A) yes my jag could very easily outgrow that tank, lol, even a female, i feel I may have stunted her growth by keeping her in the 20G for so long, it's hard to find her a home, everytime I check no stores will take her.

B) I would never put a EBJD and Jag together, lol, that would not end well. Maybe with a large enough tank that I could divide up into territories, but that will never happen, LOL.

C) I definately want a male EBJD, they are just stunning. So if I do decide to get just 1, I hope to god it's a male, and if I get more than 1 I hope for atleast 1 male, 2 females, that could work as well, not the best, but could work.

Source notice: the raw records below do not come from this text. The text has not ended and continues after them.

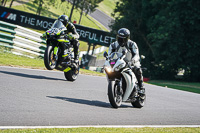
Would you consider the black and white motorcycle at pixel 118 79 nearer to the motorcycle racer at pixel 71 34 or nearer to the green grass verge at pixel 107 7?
the motorcycle racer at pixel 71 34

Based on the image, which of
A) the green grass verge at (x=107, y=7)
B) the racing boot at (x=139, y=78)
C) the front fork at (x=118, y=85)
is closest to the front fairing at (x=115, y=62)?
the front fork at (x=118, y=85)

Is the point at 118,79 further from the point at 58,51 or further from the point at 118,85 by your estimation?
the point at 58,51

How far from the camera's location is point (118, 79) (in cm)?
881

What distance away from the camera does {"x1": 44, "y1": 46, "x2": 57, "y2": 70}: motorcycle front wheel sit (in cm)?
1155

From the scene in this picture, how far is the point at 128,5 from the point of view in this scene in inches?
1633

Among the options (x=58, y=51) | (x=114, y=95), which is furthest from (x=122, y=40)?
(x=58, y=51)

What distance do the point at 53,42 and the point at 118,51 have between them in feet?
11.5

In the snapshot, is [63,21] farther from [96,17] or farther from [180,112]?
[96,17]

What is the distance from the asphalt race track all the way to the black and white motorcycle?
289mm

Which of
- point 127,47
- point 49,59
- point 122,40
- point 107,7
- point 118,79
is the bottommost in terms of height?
point 118,79

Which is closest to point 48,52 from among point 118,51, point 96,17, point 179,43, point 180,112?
point 118,51

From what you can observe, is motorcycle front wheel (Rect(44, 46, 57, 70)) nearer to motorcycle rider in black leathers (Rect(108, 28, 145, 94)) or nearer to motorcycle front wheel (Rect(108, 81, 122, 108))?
motorcycle rider in black leathers (Rect(108, 28, 145, 94))

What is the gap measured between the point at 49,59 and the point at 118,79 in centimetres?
355

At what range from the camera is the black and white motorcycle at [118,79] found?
8664 mm
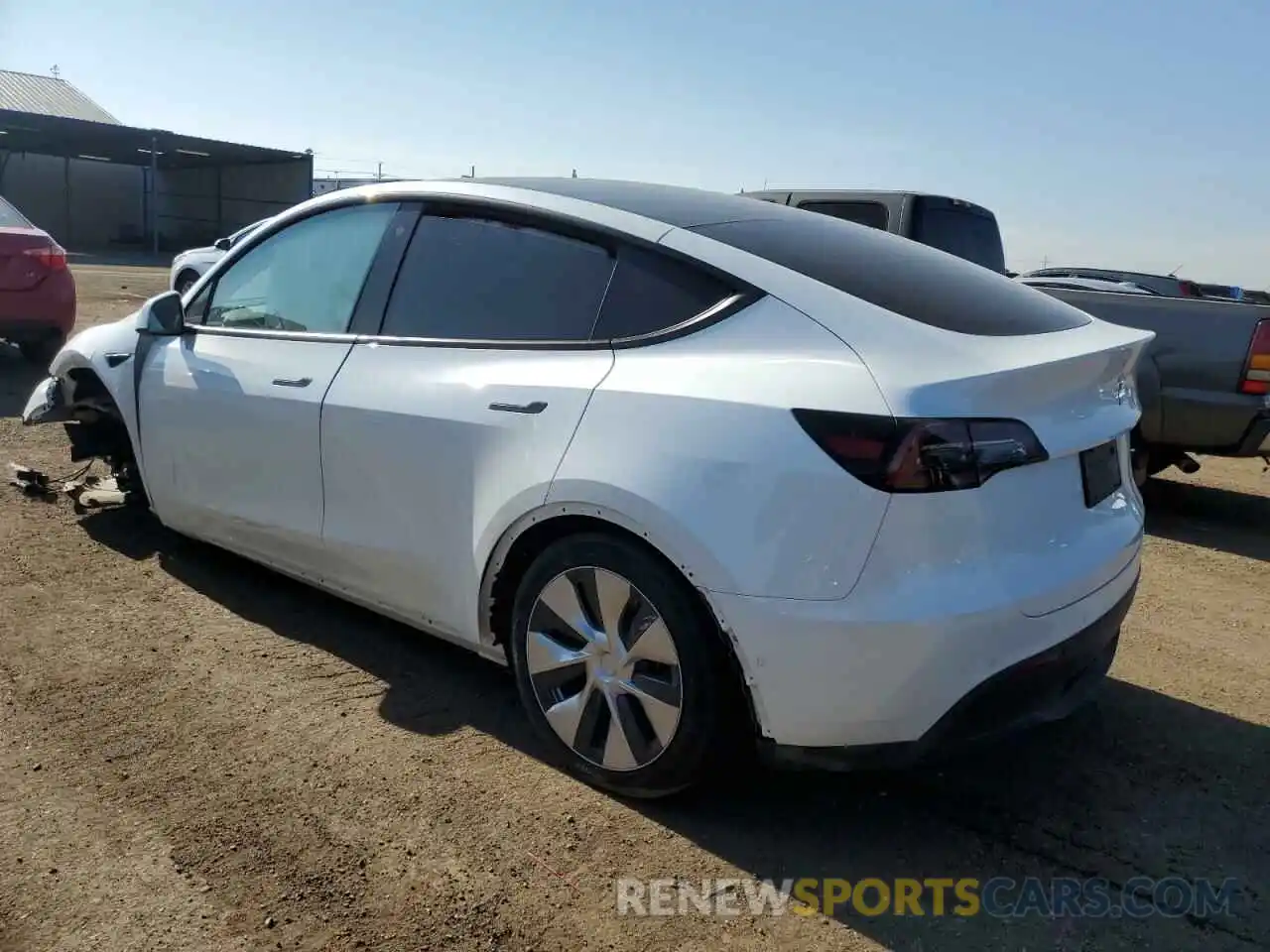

D) They died, I believe, because the water wasn't quite ready yet, and I had just 2 kept together, so they were gettiting very territorial towards eachother, lots of stress, not good to just keep 2 at a time with them when young, and I also kept them in with my Kribensis fry, so the large group of kribs could have been herassing them ass well, extra stress.

This time I'm going to either be keeping just 1, or a group to help prevent this, and the water will be perfect for them to live in. I might take your UV light suggestion into consideration depending on the cost.


----------



## mok3t (Nov 28, 2008)

Correct me if i'm wrong, but Jacks are pairing fish. Keeping 1 male and 2 females would result in the unpaired female getting the scales beaten off her.


----------



## Toby_H (Apr 15, 2005)

mok3t said:


> Correct me if i'm wrong, but Jacks are pairing fish. Keeping 1 male and 2 females would result in the unpaired female getting the scales beaten off her.


absolutely correct...


----------



## BlackShark11k (Feb 16, 2007)

how ya been bro long time no see, eh?

anyways, if I were you I would get rid of the jag and keep a _single_ pair of EBJD's in the 55g! three or four will just mean trouble. :wink:

i would make the 20 into a shell dweller or a SA dwarf community.

cheers!
tim


----------



## underOATH87 (Apr 14, 2007)

lol, hello Artemis, I remember you.

Yeah I didn't think about that, the extra female would be out of place, well then...

Say I get 2 EBJD's, which at this point there is no way in telling which would be which, sex wise. I wait a few months to even determine which is which, what if i get stuck with something I wouldn't want, or that wouldn't work, I guess I can always return one.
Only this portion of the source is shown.